Harold Frazier: Keystone XL Pipeline threatens treaty territory

Statement regarding the Ninth Circuit Court of Appeals dismissal of legal challenge to Keystone XL tar sand pipeline case

9th Circuit Court of Appeals Order: Indigenous Environmental Network v. U.S. Department of State

Today is yet another example of the legal thuggery that has been a hallmark of United States policy towards native life of this land. Citing the fact that the President of the United States issued another permit makes the case no longer active, even though there is an active case on the original permit.

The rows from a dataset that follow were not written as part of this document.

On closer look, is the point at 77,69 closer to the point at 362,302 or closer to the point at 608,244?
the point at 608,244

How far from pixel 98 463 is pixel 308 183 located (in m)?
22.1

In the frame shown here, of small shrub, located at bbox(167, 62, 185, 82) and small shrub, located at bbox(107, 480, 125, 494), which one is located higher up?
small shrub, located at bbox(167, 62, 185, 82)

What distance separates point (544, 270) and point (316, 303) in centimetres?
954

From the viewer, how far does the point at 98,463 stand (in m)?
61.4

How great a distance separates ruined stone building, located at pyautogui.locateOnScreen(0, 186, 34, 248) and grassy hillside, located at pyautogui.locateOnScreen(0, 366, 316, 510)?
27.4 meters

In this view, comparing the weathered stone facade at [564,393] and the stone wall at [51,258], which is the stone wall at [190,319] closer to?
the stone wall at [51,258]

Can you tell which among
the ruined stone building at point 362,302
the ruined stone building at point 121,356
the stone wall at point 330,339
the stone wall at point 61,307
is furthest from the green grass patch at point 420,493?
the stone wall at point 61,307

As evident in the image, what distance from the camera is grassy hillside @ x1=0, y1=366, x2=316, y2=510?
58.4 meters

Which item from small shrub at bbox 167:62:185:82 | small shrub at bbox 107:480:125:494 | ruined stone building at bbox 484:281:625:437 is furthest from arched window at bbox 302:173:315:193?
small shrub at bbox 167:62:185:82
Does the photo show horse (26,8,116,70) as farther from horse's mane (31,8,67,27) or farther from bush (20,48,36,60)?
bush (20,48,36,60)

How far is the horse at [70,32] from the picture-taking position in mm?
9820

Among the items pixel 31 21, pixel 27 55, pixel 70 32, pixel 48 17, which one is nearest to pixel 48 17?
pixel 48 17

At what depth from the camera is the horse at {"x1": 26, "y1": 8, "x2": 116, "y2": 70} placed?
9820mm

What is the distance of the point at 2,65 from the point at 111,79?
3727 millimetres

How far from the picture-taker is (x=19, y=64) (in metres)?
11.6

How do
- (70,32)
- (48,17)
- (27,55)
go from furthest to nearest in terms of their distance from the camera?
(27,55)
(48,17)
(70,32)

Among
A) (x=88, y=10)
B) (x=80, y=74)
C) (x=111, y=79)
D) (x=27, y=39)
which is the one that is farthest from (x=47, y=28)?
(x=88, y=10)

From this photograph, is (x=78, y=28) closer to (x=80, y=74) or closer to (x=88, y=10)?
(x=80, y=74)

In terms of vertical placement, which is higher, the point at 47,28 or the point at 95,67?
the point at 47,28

This pipeline is slated to cross hundreds of miles across our treaty territories that the United States had pledged to protect through treaties. It will cross upriver from the reservation we have been forced to live on so close it will at times cross our reservation boundaries.

It is these kinds of disgusting legal maneuvers that have raped my people of our lands and treasures. The legal weapons of mass destruction that have decimated our population is aimed at our land and future.

Where is the protection against foreign people that this administration has promised the American people? Or is the simple answer that we are not considered American people?

It is sad that the rule of law can be overruled by the white man’s rule of greed while we are persecuted for even attempting to protest this travesty. Again, the Federal government has failed us and our land.

This land is not the land of the free, ask any Indian. It is no longer the land of the brave when you cannot face your opponents.

We will continue to fight and resist this destructive Federally-sponsored danger to our land. This is merely another desperate attempt to make the morally wrong into legally right by the President of the United States.


Harold Frazier is serving his third term as chairman of the Cheyenne River Sioux Tribe, based in South Dakota. He previously served as vice chair of his tribe and previously as an area vice president for the National Congress of American Indians.